Looking through the listing that follows, count every line with the string "Peuples" and state the number alone.

::: SOURCE DATA

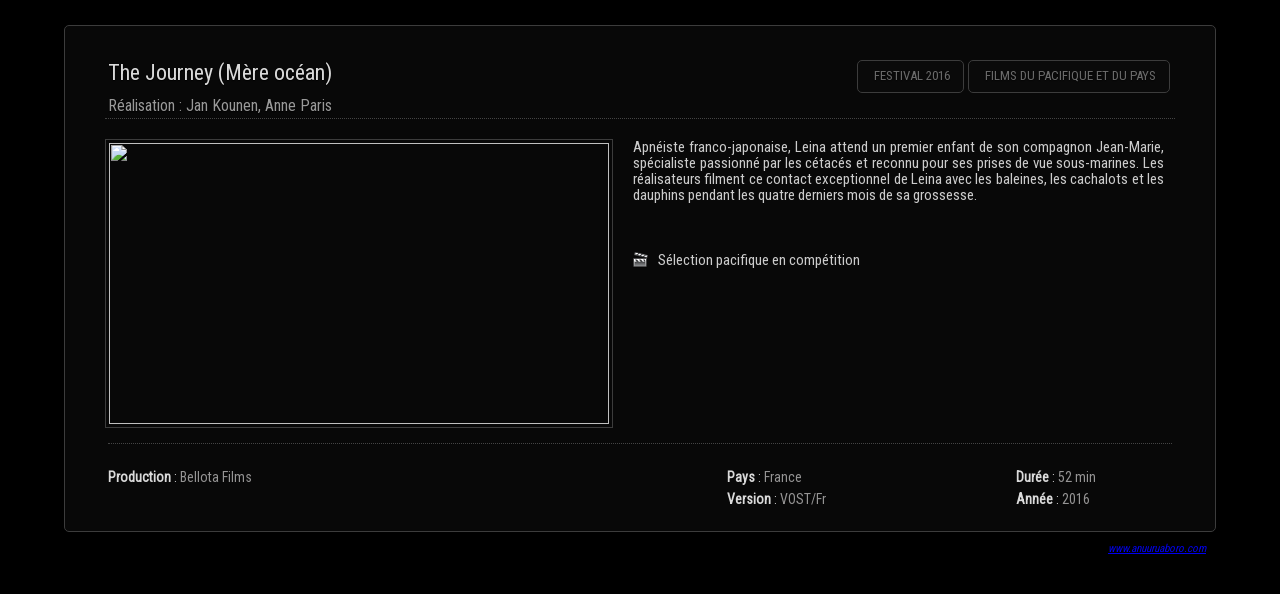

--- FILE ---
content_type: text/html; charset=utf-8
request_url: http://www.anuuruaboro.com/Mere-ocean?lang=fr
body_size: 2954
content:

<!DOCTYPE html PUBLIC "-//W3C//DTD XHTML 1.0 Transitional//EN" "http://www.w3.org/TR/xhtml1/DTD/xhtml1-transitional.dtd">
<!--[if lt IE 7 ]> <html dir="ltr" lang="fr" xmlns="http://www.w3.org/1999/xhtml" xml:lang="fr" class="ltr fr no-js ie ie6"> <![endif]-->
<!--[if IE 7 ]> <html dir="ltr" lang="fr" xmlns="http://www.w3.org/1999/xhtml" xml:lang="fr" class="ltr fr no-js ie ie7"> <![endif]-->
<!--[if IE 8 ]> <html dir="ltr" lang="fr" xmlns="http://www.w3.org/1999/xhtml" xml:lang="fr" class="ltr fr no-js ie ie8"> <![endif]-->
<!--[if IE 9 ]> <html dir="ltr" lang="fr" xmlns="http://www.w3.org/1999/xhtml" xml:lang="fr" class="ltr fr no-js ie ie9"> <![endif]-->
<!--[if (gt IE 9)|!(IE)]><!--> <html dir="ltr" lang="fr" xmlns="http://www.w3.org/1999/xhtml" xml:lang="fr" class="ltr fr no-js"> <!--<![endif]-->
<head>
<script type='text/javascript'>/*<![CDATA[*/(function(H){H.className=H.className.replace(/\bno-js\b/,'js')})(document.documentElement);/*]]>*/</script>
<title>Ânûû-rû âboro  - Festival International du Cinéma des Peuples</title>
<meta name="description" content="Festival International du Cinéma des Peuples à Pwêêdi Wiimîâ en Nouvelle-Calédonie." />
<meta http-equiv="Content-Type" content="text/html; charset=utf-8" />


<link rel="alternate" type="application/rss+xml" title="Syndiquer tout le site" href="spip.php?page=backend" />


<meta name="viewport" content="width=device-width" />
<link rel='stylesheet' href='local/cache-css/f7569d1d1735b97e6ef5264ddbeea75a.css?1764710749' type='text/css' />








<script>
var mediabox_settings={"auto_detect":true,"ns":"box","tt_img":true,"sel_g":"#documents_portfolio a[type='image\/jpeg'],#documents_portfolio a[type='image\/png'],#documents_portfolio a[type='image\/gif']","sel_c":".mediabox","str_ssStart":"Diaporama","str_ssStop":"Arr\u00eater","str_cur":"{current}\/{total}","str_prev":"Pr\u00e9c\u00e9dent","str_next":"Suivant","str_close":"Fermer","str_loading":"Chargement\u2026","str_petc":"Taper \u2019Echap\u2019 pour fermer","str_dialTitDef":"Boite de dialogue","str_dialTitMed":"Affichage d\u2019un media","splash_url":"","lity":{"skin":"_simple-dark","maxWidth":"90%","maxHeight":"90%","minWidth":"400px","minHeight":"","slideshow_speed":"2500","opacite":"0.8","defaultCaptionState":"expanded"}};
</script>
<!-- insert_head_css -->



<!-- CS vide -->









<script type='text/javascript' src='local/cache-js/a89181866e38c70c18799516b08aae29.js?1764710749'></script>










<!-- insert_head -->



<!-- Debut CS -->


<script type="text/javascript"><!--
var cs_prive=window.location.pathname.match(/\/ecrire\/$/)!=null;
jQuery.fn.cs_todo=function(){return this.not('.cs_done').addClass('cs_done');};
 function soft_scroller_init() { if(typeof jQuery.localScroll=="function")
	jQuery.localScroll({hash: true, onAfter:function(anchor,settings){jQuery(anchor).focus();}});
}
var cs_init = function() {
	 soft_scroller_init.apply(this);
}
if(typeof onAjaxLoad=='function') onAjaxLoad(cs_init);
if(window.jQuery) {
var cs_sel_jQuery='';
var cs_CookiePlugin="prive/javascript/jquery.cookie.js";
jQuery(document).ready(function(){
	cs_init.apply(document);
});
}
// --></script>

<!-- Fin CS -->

::::::

● **WORKED SOLUTION**: 2